Few musicians have ever had as varied a career as Bartók. He was a prolific composer and a fine pianist, as was his second wife; they appeared as a two-piano team. (Both of his wives had been his students.) In conjunction with another important Hungarian composer, Zoltán Kodály, he directed the Budapest Academy of Music, where the two men tried out new ideas in music teaching. An outcome of this side of Bartók’s career is his Mikrokosmos, a series of 153 graded piano pieces starting with the very easiest. Well known to most piano students today, the Mikrokosmos has probably done more than any other work to introduce modernism to large numbers of musicians in their impressionable years.
Also with Kodály, Bartók undertook a large-scale investigation of Hungarian (and other) folk music, writing several standard books on the topic. He published many folk-song and folk-dance arrangements, and his other compositions are saturated with folk rhythms, modes, and melodic turns. The outstanding nationalist composer of the twentieth century, Bartók left a body of work that equals or surpasses that of any of the nineteenth-century nationalists.
Bartók was strongly opposed to the Nazis. After they came to power in Germany, he refused to concertize there and broke ties with his German publisher. And his liberal views caused him a good deal of trouble from right-wingers in Hungary. In 1940, after the outbreak of World War II, Bartók came to America, but he was not well known here and there was little interest in his music. His last years were a struggle to complete his Third Piano Concerto and the Viola Concerto. His important works earned a wide, enthusiastic audience only after his death.
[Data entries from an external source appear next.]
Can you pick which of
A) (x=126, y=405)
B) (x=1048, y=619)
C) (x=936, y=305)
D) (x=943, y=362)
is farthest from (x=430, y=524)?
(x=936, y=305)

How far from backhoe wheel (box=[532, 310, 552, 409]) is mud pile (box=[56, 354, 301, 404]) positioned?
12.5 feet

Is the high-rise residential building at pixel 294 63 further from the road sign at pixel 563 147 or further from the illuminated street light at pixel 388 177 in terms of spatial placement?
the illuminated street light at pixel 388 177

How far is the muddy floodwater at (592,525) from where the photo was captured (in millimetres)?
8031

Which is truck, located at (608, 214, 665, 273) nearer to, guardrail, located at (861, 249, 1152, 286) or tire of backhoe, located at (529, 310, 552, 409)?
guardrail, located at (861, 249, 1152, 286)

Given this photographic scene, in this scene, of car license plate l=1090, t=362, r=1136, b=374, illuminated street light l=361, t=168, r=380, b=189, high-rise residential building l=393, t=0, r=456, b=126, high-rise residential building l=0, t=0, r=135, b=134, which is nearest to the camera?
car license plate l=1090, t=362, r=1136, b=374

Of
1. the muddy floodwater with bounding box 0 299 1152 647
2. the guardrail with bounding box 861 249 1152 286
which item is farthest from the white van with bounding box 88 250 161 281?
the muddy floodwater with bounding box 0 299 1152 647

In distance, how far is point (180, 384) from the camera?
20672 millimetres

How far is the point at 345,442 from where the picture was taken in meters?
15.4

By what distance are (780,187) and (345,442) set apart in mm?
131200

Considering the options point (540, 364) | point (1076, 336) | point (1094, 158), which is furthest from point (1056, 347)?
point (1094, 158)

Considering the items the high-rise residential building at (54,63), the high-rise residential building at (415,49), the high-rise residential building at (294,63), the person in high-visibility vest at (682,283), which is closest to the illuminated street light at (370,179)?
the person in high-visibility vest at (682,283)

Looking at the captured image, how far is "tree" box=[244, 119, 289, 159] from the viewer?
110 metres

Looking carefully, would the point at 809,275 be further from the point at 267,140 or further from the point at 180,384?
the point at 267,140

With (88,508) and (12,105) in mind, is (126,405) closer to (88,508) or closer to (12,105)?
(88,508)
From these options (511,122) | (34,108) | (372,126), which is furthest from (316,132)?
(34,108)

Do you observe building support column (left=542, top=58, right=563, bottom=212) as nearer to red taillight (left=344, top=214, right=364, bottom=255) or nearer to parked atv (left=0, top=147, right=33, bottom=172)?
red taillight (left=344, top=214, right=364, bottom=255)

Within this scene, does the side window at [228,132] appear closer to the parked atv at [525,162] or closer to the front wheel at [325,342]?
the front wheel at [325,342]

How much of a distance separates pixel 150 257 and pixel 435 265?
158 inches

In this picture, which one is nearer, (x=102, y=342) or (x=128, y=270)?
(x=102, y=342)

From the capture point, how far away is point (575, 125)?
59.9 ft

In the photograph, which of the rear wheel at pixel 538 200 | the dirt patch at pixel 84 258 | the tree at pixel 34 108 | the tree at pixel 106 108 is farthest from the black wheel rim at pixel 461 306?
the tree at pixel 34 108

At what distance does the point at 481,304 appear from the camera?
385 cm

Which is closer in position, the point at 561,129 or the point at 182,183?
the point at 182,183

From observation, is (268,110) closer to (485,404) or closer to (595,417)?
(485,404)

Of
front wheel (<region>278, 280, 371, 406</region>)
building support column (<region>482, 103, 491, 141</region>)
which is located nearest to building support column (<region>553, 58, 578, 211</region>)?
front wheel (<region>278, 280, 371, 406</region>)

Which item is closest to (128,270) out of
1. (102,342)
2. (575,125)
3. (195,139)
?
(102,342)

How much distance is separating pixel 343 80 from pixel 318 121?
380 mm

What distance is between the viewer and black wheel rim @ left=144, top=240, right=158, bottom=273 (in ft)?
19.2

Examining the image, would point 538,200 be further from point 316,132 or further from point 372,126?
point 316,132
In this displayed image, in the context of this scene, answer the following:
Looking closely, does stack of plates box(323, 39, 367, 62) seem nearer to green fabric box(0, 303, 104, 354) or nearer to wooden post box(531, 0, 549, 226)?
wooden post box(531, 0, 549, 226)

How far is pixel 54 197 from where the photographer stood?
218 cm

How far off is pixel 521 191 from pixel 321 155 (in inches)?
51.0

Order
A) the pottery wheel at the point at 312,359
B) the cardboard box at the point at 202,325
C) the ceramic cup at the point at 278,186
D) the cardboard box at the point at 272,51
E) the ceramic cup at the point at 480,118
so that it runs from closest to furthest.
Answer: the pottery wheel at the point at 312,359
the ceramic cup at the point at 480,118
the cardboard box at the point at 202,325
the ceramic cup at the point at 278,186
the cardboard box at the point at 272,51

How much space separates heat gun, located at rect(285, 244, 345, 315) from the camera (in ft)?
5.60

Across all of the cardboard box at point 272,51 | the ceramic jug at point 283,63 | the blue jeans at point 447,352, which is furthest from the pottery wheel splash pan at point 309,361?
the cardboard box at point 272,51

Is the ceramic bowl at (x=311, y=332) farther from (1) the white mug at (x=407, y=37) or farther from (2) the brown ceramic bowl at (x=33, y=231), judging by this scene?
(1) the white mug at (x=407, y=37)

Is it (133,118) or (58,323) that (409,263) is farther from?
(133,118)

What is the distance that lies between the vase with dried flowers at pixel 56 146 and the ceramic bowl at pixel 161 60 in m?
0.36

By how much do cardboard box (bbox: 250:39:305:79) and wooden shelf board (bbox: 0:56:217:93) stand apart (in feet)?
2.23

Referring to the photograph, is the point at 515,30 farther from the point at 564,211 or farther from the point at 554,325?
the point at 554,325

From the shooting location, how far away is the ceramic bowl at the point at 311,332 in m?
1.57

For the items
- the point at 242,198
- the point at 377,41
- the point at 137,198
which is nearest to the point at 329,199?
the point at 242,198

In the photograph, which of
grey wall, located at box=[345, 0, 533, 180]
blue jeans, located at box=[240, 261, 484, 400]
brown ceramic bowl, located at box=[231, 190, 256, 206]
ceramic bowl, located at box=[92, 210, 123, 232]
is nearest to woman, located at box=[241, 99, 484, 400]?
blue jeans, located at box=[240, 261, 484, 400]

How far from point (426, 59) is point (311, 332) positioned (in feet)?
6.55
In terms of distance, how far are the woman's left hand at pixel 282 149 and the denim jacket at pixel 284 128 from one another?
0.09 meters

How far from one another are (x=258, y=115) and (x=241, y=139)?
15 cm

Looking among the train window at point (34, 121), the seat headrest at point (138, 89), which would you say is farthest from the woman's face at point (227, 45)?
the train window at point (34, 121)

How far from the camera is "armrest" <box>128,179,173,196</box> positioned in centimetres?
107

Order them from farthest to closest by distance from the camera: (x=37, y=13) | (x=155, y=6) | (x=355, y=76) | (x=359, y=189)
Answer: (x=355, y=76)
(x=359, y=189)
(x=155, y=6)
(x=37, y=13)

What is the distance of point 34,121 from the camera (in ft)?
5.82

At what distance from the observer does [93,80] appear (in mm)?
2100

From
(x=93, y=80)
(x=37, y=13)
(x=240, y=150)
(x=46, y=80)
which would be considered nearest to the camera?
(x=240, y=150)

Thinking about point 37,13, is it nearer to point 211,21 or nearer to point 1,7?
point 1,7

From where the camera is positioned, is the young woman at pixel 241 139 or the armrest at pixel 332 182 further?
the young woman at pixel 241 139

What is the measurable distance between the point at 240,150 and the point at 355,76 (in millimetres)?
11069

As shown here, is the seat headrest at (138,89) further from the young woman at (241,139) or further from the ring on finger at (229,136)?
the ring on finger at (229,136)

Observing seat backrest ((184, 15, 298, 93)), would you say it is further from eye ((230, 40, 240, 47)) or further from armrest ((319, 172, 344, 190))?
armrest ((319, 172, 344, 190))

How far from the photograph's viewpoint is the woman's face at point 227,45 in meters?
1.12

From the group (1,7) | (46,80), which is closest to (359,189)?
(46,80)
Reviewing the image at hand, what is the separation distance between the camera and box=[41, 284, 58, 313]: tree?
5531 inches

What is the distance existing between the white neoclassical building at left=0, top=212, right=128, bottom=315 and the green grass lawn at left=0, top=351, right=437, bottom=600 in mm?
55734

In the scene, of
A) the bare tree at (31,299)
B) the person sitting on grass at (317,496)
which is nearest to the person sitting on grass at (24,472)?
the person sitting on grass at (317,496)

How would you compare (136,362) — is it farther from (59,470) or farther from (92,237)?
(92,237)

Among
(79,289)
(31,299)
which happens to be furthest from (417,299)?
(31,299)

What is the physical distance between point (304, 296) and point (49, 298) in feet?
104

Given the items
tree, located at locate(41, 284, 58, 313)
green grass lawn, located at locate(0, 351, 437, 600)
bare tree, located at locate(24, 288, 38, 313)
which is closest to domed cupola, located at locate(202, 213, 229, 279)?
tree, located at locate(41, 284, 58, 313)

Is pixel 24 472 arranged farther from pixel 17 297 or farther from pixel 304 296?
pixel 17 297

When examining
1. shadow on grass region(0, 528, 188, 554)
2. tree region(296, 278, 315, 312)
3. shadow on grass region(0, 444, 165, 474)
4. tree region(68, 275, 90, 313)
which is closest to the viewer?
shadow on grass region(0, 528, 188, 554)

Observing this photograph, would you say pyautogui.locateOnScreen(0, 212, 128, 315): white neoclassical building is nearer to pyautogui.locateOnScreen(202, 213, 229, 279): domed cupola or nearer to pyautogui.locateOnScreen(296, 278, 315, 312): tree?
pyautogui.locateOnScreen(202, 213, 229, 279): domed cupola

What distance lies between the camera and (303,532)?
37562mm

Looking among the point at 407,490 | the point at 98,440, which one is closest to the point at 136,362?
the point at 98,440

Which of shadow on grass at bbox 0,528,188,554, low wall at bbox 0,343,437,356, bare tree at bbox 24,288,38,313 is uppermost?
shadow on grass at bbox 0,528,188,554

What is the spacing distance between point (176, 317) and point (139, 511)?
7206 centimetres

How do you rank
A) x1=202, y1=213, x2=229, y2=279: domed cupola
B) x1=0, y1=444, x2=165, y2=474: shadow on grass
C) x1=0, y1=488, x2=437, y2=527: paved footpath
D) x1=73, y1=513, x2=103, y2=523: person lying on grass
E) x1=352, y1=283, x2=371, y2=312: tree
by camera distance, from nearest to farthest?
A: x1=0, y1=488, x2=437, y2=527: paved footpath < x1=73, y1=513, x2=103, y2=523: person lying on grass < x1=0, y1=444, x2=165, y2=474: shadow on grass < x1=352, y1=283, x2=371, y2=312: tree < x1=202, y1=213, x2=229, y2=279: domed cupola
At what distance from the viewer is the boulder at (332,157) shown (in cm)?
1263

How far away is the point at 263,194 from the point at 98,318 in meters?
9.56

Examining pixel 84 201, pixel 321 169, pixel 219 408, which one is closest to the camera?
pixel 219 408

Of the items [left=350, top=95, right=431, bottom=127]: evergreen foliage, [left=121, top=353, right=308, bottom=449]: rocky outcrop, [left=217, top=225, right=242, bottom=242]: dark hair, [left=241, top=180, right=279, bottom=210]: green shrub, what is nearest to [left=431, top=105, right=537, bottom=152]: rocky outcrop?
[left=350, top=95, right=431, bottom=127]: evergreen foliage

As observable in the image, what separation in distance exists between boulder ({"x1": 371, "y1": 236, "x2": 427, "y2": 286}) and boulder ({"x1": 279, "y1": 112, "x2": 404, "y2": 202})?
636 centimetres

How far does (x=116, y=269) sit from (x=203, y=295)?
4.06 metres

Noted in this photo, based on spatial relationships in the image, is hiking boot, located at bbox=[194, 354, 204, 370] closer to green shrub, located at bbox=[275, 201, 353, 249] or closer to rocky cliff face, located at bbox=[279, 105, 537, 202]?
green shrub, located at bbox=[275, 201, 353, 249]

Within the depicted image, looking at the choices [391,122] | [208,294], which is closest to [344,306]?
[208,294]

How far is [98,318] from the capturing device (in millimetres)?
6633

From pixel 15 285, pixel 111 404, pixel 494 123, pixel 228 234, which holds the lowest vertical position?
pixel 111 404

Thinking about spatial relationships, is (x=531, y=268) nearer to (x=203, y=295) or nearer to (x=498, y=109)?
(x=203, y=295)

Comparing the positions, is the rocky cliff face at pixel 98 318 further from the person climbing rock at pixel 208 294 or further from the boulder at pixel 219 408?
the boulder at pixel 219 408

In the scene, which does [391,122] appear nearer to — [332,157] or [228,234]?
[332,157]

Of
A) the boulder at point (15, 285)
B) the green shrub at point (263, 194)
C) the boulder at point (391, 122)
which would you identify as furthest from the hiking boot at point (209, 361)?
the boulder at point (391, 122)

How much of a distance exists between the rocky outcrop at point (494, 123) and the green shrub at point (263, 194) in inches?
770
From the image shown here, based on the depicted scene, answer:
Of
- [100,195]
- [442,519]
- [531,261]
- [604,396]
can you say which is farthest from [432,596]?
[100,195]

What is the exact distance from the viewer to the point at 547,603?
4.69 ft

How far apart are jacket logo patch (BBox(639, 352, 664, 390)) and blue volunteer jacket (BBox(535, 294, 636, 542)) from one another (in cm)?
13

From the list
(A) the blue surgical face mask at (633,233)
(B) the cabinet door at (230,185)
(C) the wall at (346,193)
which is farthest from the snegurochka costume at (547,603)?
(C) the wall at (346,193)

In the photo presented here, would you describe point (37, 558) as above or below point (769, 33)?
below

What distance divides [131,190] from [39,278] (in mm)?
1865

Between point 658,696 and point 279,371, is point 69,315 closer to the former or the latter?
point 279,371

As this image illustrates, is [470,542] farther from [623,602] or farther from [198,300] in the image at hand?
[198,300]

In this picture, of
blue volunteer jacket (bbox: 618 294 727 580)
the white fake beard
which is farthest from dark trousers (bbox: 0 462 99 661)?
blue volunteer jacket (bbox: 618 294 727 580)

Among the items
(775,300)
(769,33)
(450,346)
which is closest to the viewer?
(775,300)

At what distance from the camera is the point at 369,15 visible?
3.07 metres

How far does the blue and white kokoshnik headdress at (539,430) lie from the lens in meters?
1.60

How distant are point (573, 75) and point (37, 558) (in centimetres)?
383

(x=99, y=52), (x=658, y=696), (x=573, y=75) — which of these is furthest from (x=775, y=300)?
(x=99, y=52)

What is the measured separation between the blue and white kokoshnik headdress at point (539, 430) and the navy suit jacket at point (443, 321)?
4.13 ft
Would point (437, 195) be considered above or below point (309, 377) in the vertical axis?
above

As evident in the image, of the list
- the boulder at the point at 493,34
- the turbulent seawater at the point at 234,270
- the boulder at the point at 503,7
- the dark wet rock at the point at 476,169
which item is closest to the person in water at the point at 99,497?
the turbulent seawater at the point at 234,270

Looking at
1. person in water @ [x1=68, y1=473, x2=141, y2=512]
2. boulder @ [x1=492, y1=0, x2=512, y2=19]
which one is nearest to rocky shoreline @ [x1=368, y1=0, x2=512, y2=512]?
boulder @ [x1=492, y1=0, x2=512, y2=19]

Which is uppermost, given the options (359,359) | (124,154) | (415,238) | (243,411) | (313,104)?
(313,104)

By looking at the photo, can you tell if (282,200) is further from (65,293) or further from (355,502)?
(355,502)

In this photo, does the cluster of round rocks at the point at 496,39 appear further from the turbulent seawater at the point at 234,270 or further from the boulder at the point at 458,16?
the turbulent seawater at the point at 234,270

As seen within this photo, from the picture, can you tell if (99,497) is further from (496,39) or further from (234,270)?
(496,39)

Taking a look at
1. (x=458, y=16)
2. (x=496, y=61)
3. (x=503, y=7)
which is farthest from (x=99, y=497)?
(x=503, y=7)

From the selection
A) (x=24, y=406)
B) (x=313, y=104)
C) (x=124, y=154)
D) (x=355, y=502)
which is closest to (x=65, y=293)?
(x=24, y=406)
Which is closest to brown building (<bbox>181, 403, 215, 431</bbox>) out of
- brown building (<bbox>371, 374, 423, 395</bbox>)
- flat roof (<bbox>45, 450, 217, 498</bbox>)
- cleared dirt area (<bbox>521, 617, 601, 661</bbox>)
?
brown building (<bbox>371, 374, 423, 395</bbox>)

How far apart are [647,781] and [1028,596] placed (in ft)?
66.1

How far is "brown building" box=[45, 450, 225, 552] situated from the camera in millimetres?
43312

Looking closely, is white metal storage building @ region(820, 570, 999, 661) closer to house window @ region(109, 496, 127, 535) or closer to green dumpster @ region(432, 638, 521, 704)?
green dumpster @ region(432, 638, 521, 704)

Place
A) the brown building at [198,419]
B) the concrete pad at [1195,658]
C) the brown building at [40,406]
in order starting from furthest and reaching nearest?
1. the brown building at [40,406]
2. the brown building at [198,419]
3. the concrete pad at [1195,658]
Chief Works: Concerto for Orchestra, three piano concertos, Violin Concerto, Music for Strings, Percussion, and Celesta (for small orchestra) ◼ Six string quartets; a fascinating Sonata for Two Pianos and Percussion ◼ An opera, Bluebeard’s Castle, and a ballet, The Miraculous Mandarin ◼ Mikrokosmos and other works for piano ◼ Many folk-song arrangements for various ensembles, including Six Rumanian Dances
Encore: After Music for Strings, Percussion, and Celesta, listen to the Violin Concerto and Quartet No. 6.